Directions: Repeat every line of the data exactly, but not the pictures.

Saved data entries:
* * * * * * * * *

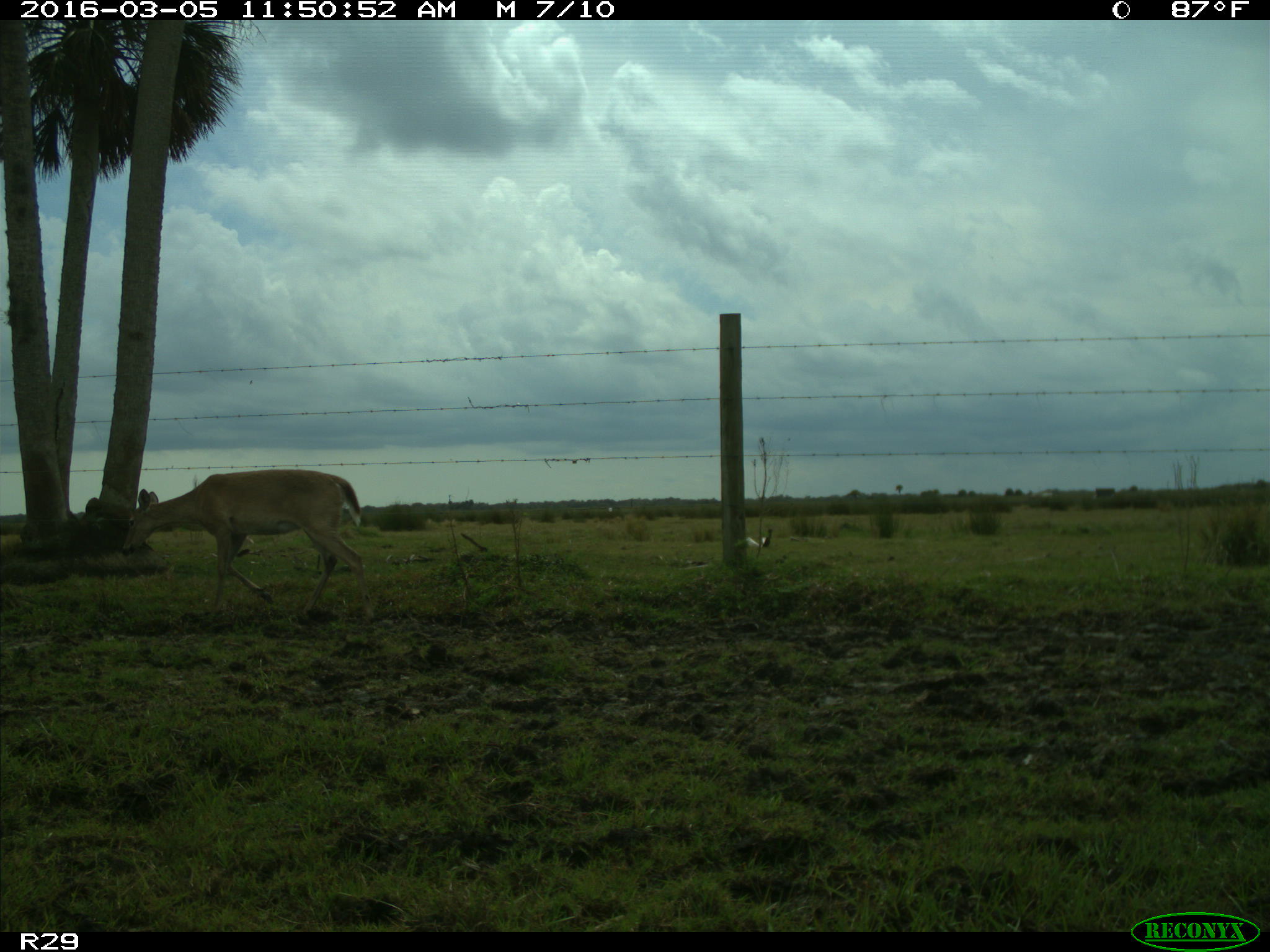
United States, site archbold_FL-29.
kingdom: Animalia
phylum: Chordata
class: Mammalia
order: Artiodactyla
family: Cervidae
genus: Odocoileus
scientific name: Odocoileus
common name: deer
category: unidentified deer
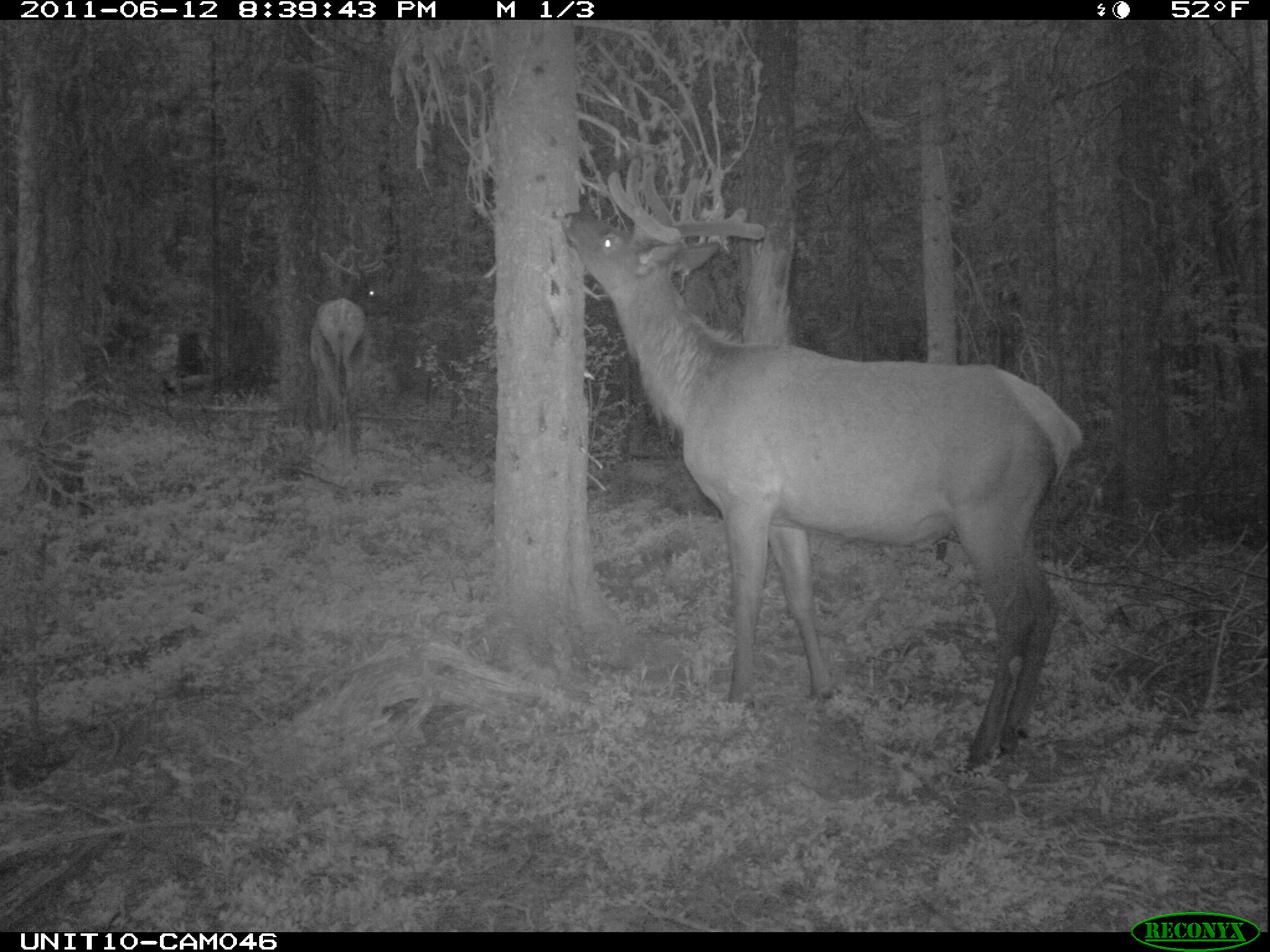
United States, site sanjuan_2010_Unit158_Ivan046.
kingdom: Animalia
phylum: Chordata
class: Mammalia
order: Artiodactyla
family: Cervidae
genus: Cervus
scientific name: Cervus elaphus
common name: red deer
Cervus elaphus (red deer).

* * * * * * * * *

Output for this exercise:
United States, site archbold_FL-29.
kingdom: Animalia
phylum: Chordata
class: Mammalia
order: Artiodactyla
family: Cervidae
genus: Odocoileus
scientific name: Odocoileus
common name: deer
category: unidentified deer
United States, site sanjuan_2010_Unit158_Ivan046.
kingdom: Animalia
phylum: Chordata
class: Mammalia
order: Artiodactyla
family: Cervidae
genus: Cervus
scientific name: Cervus elaphus
common name: red deer
Cervus elaphus (red deer).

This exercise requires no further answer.